**STATED TASK:** Rename "point" to "coordinate" wherever it occurs in the data below, and reproduce the data with nothing else altered.

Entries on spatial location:
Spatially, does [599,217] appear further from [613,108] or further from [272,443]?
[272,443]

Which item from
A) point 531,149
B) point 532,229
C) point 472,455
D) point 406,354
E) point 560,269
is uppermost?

**FINISHED ANSWER:**
Spatially, does [599,217] appear further from [613,108] or further from [272,443]?
[272,443]

Which item from
A) coordinate 531,149
B) coordinate 532,229
C) coordinate 472,455
D) coordinate 406,354
E) coordinate 560,269
is uppermost?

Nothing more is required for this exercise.